[PROVIDED RECORDS Boundary: Start]
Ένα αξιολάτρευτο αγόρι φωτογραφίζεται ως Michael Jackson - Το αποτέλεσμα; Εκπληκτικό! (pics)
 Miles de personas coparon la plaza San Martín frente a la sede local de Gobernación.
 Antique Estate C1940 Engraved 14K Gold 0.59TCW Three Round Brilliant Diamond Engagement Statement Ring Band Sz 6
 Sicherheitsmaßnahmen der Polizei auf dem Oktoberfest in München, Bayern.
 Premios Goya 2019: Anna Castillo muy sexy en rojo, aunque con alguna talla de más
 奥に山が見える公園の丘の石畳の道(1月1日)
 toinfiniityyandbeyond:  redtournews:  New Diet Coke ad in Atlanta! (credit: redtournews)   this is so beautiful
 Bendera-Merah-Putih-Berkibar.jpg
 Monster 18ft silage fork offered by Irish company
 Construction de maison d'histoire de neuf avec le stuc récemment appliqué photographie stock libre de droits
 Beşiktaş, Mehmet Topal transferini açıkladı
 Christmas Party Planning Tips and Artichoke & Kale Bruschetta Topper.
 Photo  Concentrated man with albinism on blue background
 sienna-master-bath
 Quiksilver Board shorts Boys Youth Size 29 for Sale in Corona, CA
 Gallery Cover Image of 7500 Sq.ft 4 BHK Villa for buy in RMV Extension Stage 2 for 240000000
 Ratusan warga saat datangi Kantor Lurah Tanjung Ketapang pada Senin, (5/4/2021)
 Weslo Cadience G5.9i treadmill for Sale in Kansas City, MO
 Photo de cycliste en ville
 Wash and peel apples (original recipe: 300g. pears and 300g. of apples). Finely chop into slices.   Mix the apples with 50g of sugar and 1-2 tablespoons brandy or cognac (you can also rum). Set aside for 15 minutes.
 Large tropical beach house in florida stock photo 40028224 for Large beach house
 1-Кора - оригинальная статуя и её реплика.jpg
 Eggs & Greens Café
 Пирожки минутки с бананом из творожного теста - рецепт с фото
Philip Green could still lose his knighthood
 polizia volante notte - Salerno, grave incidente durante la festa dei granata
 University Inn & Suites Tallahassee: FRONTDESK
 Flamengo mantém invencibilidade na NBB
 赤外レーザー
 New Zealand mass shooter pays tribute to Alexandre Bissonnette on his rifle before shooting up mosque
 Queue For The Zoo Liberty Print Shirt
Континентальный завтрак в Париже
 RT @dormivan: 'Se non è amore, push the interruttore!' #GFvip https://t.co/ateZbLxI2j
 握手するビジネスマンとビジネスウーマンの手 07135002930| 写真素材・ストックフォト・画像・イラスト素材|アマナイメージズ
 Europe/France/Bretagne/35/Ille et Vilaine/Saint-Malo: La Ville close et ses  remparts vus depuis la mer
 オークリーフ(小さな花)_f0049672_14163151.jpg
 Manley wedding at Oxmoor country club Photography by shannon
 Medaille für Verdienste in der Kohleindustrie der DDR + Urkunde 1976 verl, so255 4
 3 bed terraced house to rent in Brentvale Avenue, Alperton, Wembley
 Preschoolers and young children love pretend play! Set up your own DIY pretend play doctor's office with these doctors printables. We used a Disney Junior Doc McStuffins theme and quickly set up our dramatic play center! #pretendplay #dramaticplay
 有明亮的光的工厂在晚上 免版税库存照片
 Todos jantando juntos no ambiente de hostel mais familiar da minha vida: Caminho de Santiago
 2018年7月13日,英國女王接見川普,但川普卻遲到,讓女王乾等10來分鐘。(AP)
[PROVIDED RECORDS Boundary: End]
# REQUIRED WORK
Once the line with "3 bed terraced" is found, write out that line and every one after it through the last line of the records, exactly and with nothing else.

# COMPLETED TASK
 3 bed terraced house to rent in Brentvale Avenue, Alperton, Wembley
 Preschoolers and young children love pretend play! Set up your own DIY pretend play doctor's office with these doctors printables. We used a Disney Junior Doc McStuffins theme and quickly set up our dramatic play center! #pretendplay #dramaticplay
 有明亮的光的工厂在晚上 免版税库存照片
 Todos jantando juntos no ambiente de hostel mais familiar da minha vida: Caminho de Santiago
 2018年7月13日,英國女王接見川普,但川普卻遲到,讓女王乾等10來分鐘。(AP)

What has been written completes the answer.